# Angehender Student benötigt Hilfe



## <desty> (8. Dezember 2004)

Hi Leute!

Ich habe mich um einen Studienplatz in Holland mit der Fachrichtung "Multimedia Design & Technology" beworben. Die dortige Uni verlangt nach einer "Hausaufgabe", um die Bewerber in Ihrem Können einschätzen zu können (so denk ich mir das mal).
Diese Hausaufgabe sieht so aus, dass ich einen Text über

a) Die neuesten Entwicklungen in den Medien
b) Die neuesten Entwicklungen im Technik-Bereich

verfassen soll. mehr wurde mir nicht gesagt. und genau DA liegt auch mein Problem.
Ich habe leider im Moment wenig Ideen was ich dazu schreiben soll und versuche mir auf diesem Wege vielleicht ein paar nette Anstösse zu verschaffen 

Ich dachte mir evtl ein wenig über die "Couchpotatoe-Gesellschaft" zu verfassen... genauer gesagt über die neue Software-Generation. Microsoft hat z.B. die neue Windows Mediacenter Version herausgebracht, mit der die User vollen Zugriff auf Video, Sound, etc mit einer einzigen Fernbedienung über einen einzigen Rechner haben und sich zudem nichtmal aus Ihrer Couch erheben müssen 

Haltet ihr das für ne gute Idee?


Worüber könnte ich noch schreiben? Neue Handygenerationen (evtl guter Ansatz aber weiss nich genau was man da so schreiben soll)..


echt schwierig irgendwie 



Also wer mir helfne möchte, der soll's ruhig machen  Ich freu mich über jeden Post!

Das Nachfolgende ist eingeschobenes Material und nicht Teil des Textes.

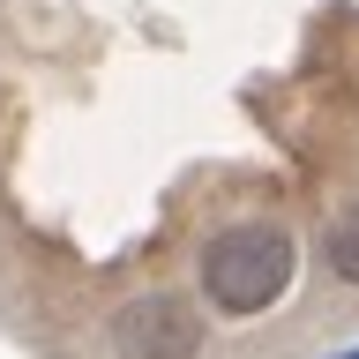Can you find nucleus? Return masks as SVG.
<instances>
[{"mask_svg": "<svg viewBox=\"0 0 359 359\" xmlns=\"http://www.w3.org/2000/svg\"><path fill=\"white\" fill-rule=\"evenodd\" d=\"M322 255H330V269L344 277V285H359V210H344V217L330 224V240H322Z\"/></svg>", "mask_w": 359, "mask_h": 359, "instance_id": "7ed1b4c3", "label": "nucleus"}, {"mask_svg": "<svg viewBox=\"0 0 359 359\" xmlns=\"http://www.w3.org/2000/svg\"><path fill=\"white\" fill-rule=\"evenodd\" d=\"M112 352L120 359H195L202 322H195V307H180L172 292H150V299H128L112 314Z\"/></svg>", "mask_w": 359, "mask_h": 359, "instance_id": "f03ea898", "label": "nucleus"}, {"mask_svg": "<svg viewBox=\"0 0 359 359\" xmlns=\"http://www.w3.org/2000/svg\"><path fill=\"white\" fill-rule=\"evenodd\" d=\"M292 269H299V247L277 224H232L202 247V292L210 307L224 314H262L292 292Z\"/></svg>", "mask_w": 359, "mask_h": 359, "instance_id": "f257e3e1", "label": "nucleus"}]
</instances>
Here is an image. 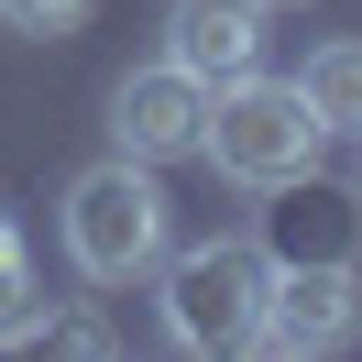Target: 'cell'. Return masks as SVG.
Segmentation results:
<instances>
[{"label": "cell", "mask_w": 362, "mask_h": 362, "mask_svg": "<svg viewBox=\"0 0 362 362\" xmlns=\"http://www.w3.org/2000/svg\"><path fill=\"white\" fill-rule=\"evenodd\" d=\"M165 340L176 351H252V318H264V242H198V252H165Z\"/></svg>", "instance_id": "3957f363"}, {"label": "cell", "mask_w": 362, "mask_h": 362, "mask_svg": "<svg viewBox=\"0 0 362 362\" xmlns=\"http://www.w3.org/2000/svg\"><path fill=\"white\" fill-rule=\"evenodd\" d=\"M296 99L318 110V132H362V45H351V33L296 66Z\"/></svg>", "instance_id": "ba28073f"}, {"label": "cell", "mask_w": 362, "mask_h": 362, "mask_svg": "<svg viewBox=\"0 0 362 362\" xmlns=\"http://www.w3.org/2000/svg\"><path fill=\"white\" fill-rule=\"evenodd\" d=\"M198 154L220 165L230 187H252V198H274V187L318 176V154H329V132H318V110L296 99V77H230V88H209V121H198Z\"/></svg>", "instance_id": "6da1fadb"}, {"label": "cell", "mask_w": 362, "mask_h": 362, "mask_svg": "<svg viewBox=\"0 0 362 362\" xmlns=\"http://www.w3.org/2000/svg\"><path fill=\"white\" fill-rule=\"evenodd\" d=\"M55 230H66V264L88 274V286H143V274L165 264V242H176V209H165L154 165L110 154V165H88V176L66 187Z\"/></svg>", "instance_id": "7a4b0ae2"}, {"label": "cell", "mask_w": 362, "mask_h": 362, "mask_svg": "<svg viewBox=\"0 0 362 362\" xmlns=\"http://www.w3.org/2000/svg\"><path fill=\"white\" fill-rule=\"evenodd\" d=\"M252 11H286V0H252Z\"/></svg>", "instance_id": "8fae6325"}, {"label": "cell", "mask_w": 362, "mask_h": 362, "mask_svg": "<svg viewBox=\"0 0 362 362\" xmlns=\"http://www.w3.org/2000/svg\"><path fill=\"white\" fill-rule=\"evenodd\" d=\"M0 23H11V33H77L88 0H0Z\"/></svg>", "instance_id": "30bf717a"}, {"label": "cell", "mask_w": 362, "mask_h": 362, "mask_svg": "<svg viewBox=\"0 0 362 362\" xmlns=\"http://www.w3.org/2000/svg\"><path fill=\"white\" fill-rule=\"evenodd\" d=\"M33 318H45V286H33V252H23V230L0 220V351H23V340H33Z\"/></svg>", "instance_id": "9c48e42d"}, {"label": "cell", "mask_w": 362, "mask_h": 362, "mask_svg": "<svg viewBox=\"0 0 362 362\" xmlns=\"http://www.w3.org/2000/svg\"><path fill=\"white\" fill-rule=\"evenodd\" d=\"M165 66H187L198 88L252 77L264 66V11H252V0H176V11H165Z\"/></svg>", "instance_id": "8992f818"}, {"label": "cell", "mask_w": 362, "mask_h": 362, "mask_svg": "<svg viewBox=\"0 0 362 362\" xmlns=\"http://www.w3.org/2000/svg\"><path fill=\"white\" fill-rule=\"evenodd\" d=\"M198 121H209V88H198L187 66H165V55H154V66H132V77L110 88V143H121L132 165L198 154Z\"/></svg>", "instance_id": "5b68a950"}, {"label": "cell", "mask_w": 362, "mask_h": 362, "mask_svg": "<svg viewBox=\"0 0 362 362\" xmlns=\"http://www.w3.org/2000/svg\"><path fill=\"white\" fill-rule=\"evenodd\" d=\"M274 252L264 264H351V242H362V209H340V198H318V176H296V187H274Z\"/></svg>", "instance_id": "52a82bcc"}, {"label": "cell", "mask_w": 362, "mask_h": 362, "mask_svg": "<svg viewBox=\"0 0 362 362\" xmlns=\"http://www.w3.org/2000/svg\"><path fill=\"white\" fill-rule=\"evenodd\" d=\"M351 329H362V274H351V264H274V274H264L252 351L318 362V351H351Z\"/></svg>", "instance_id": "277c9868"}]
</instances>
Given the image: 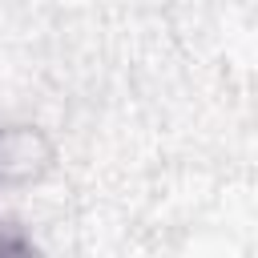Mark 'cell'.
Here are the masks:
<instances>
[{"mask_svg": "<svg viewBox=\"0 0 258 258\" xmlns=\"http://www.w3.org/2000/svg\"><path fill=\"white\" fill-rule=\"evenodd\" d=\"M12 250H16V254H20V250H32V242H28L24 234H16L12 226H4V230H0V254H12Z\"/></svg>", "mask_w": 258, "mask_h": 258, "instance_id": "1", "label": "cell"}, {"mask_svg": "<svg viewBox=\"0 0 258 258\" xmlns=\"http://www.w3.org/2000/svg\"><path fill=\"white\" fill-rule=\"evenodd\" d=\"M0 185H4V181H0Z\"/></svg>", "mask_w": 258, "mask_h": 258, "instance_id": "2", "label": "cell"}]
</instances>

(ich weiss das dieser thread hier "offtopic" ist, wusste allerdings nicht wo ich sonst posten sollte... sorry!)


----------



## ShadowMan (9. Dezember 2004)

desty hat gesagt.:
			
		

> (ich weiss das dieser thread hier "offtopic" ist, wusste allerdings nicht wo ich sonst posten sollte... sorry!)



In der Creative Lounge vielleicht? Oder im Smalltalk? Aber PS ist falscher als falsch *g*
Aber ist ja nicht so schlimm.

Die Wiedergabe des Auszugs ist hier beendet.